Blockchain is a revolutionary database technology though, it has its share of trade-offs. Before coming to a conclusion about your tryst with block-chain, you should know them.

  • Restricted Transactions per Second

Blockchain’s decentralized nature is a mixed blessing. On one hand, it ups data security and transparency, and on the other, takes time to validate and approve transactions.

The speed depends on the blocks’ capacity, network traffic and other factors though, the rate at which transactions happen per second is sluggish. The transactions per second rate for Visa is 1700. And, for Bitcoin, it is 4.6. As such, scalability is an issue, which needs addressing.

  • Escalating Energy Costs

Let’s face it; block-chain is an environmental hazard. The nodes consume power to stay operational, which accounts for a significant carbon footprint. With blockchain technology gaining traction, the emission rates are bound to skyrocket, putting the ecology at risk.

As a response to the situation, certain industry leaders have distanced themselves from some blockchain technologies. Take, for instance, Tesla, which no longer accepts Bitcoin due to the heavy toll that it imposes on the environment for mining bitcoins.

  • Asset Vulnerability

Usually, a private cryptographic key is involved in securing assets. You better guard this key with all your resources, or else consequences kick in. Without the key, accessing your wallet isn’t possible. You can do nothing but watch your assets vanish into thin air.

Worst still, a centralized body is missing, which can otherwise be reached out to regain access. Until we find a way to recover the lost key and assets, the vulnerability will deter adoption rates.

  • Prone to Illicit Activities

Anti-social elements are awakening to the privacy and security associated with blockchain.

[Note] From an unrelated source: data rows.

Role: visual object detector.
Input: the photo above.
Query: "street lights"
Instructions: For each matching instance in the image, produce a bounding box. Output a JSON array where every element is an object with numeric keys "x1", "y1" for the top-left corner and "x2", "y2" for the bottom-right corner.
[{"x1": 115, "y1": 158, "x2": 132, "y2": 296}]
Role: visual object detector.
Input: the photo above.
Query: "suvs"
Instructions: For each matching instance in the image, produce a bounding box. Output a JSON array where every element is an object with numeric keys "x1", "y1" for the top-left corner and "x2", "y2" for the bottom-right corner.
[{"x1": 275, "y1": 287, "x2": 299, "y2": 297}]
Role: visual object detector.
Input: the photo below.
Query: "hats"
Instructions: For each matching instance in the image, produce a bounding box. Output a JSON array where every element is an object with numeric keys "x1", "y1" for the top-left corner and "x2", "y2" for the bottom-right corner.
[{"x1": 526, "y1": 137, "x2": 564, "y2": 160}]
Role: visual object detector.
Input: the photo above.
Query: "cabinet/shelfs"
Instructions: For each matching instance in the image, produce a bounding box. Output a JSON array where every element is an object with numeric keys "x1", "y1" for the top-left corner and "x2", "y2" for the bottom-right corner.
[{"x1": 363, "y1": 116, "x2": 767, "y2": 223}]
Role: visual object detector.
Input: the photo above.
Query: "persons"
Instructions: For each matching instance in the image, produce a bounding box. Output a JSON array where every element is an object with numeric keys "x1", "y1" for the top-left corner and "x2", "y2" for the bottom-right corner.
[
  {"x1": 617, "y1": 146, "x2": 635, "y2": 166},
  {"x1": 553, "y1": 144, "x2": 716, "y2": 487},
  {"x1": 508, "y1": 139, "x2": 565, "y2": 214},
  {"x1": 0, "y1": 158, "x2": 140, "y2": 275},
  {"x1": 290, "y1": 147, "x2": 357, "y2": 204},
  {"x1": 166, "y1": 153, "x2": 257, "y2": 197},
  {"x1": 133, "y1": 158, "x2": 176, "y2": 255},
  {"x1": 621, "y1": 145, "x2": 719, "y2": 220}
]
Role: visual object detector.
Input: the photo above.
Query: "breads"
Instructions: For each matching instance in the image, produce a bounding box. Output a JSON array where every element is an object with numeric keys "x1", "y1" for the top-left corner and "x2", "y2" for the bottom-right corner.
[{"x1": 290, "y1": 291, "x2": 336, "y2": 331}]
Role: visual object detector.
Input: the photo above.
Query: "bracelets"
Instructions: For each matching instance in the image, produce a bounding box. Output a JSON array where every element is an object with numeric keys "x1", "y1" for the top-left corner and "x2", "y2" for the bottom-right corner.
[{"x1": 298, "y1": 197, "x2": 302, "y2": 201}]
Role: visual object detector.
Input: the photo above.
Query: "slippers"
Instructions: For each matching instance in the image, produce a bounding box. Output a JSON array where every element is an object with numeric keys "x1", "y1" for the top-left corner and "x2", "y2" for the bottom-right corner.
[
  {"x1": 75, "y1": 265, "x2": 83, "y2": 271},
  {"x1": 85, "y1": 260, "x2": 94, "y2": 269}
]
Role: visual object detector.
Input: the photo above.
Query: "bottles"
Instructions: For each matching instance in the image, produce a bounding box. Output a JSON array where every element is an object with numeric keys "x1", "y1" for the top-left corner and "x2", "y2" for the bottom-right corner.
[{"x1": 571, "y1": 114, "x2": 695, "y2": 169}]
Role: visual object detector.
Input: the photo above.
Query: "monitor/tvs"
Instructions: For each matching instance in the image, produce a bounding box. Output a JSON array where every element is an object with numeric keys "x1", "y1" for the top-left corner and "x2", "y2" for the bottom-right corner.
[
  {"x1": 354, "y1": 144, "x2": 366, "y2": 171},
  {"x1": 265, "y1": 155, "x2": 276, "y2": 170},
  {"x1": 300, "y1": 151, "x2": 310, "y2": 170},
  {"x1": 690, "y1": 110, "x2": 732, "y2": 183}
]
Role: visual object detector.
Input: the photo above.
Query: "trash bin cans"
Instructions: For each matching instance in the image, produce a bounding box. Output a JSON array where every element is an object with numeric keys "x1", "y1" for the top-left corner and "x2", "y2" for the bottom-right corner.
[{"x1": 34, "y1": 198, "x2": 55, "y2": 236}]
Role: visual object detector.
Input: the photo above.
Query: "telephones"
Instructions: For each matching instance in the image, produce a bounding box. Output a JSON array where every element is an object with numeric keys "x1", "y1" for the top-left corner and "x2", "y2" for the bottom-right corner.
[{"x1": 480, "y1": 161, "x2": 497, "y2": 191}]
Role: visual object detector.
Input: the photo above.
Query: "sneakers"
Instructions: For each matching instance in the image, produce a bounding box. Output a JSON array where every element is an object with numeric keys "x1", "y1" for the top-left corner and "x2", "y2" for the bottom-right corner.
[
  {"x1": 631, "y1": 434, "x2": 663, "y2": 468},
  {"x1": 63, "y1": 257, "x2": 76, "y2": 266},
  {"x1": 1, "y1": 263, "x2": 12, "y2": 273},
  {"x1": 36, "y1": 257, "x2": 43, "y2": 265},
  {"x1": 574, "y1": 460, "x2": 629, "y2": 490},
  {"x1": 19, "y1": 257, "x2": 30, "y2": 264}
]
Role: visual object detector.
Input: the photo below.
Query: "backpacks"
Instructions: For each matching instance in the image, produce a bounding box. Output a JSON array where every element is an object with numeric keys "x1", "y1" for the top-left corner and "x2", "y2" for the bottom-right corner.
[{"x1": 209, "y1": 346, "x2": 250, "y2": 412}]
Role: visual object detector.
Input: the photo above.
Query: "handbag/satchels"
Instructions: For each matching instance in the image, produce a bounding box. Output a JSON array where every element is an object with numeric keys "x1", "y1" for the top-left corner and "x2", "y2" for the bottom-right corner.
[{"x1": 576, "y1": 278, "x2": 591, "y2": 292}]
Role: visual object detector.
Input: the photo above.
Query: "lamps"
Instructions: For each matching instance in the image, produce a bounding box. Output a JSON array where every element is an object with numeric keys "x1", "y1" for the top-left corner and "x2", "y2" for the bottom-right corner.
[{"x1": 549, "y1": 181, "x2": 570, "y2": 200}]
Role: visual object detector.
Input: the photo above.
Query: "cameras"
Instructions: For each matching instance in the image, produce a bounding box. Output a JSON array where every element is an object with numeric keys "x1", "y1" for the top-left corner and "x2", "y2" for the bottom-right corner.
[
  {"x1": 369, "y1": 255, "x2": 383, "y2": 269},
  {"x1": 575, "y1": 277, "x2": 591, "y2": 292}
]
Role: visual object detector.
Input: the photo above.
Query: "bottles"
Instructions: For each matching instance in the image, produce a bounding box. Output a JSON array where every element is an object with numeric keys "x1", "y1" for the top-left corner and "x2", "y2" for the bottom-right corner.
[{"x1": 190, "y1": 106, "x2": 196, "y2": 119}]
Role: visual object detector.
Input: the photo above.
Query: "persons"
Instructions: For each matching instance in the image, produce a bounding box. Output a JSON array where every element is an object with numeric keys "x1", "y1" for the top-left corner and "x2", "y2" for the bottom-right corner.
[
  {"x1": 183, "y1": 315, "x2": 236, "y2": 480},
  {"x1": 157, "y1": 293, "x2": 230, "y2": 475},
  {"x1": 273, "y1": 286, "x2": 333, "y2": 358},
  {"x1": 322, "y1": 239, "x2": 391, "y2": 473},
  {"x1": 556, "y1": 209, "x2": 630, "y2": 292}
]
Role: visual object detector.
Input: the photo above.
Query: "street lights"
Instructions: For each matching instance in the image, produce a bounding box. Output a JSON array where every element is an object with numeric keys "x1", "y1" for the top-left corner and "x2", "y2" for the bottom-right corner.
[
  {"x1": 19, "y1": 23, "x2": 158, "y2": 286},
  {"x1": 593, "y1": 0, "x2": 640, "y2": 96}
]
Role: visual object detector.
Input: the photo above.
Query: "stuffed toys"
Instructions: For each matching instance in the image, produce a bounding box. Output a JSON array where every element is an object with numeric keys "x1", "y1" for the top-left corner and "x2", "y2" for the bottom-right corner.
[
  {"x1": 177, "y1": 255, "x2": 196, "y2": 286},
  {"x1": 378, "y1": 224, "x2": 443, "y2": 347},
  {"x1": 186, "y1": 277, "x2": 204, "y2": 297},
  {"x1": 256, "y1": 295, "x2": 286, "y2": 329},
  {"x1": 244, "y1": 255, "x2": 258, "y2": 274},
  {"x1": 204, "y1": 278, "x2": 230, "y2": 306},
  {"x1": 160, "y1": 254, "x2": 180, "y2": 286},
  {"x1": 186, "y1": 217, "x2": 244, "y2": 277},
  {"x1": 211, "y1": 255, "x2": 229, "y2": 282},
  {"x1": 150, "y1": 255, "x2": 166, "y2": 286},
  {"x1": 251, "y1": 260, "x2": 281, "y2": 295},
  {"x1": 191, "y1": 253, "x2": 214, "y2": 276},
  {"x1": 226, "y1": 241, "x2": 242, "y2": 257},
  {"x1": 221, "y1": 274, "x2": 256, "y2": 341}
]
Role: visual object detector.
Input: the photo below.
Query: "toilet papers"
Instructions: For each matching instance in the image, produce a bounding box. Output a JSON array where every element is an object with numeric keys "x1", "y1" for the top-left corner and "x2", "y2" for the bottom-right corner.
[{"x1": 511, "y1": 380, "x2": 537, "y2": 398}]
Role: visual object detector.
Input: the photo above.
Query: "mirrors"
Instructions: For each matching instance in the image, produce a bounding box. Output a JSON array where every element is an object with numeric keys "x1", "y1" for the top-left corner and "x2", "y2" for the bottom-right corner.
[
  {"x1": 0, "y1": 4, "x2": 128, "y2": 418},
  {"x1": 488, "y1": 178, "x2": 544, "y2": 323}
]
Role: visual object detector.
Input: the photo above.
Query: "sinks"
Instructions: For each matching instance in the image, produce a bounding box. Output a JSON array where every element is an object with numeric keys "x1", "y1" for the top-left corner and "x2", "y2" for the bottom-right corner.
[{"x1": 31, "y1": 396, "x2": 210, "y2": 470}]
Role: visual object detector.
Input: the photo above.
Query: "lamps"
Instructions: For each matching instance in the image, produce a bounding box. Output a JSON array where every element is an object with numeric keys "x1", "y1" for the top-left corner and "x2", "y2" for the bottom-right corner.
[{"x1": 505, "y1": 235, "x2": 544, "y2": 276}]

With anonymity ensured across the board, keeping a track of illegitimate transactions is a challenge on this new-age ledger.

That provides lucrative avenues to invest and move the ill-gotten wealth. On the other hand, bank transactions are traceable. You can pin them down to the source. And, preventing shady transactions is also a reality.

Wrapping it Up

Blockchain is a futuristic database technology that’s eliminating fraud, mitigating risks and ensuring transparency in applications across sectors. Well past the trial threshold though, it is presently a work in progress.

Wider adoption is subject to how early the stakeholders plug in the inherent loopholes, up the efficiency levels, reduce mining costs, and put up a composite regulatory structure in place. To this end, policy initiatives will be crucial.

However, with the top corporations increasingly embracing live blockchain operations, the future looks promising for this emerging technology. Likely, it will emerge as a disruptor, changing the way we transact and interact.

1 thought on “What is Blockchain? [Definition, Components, Pros, and Cons]”

  1. There’s no doubt that blockchain is a futuristic technology that will help the world to shift towards decentralized systems. The concept of blockchain is explained very well in this article.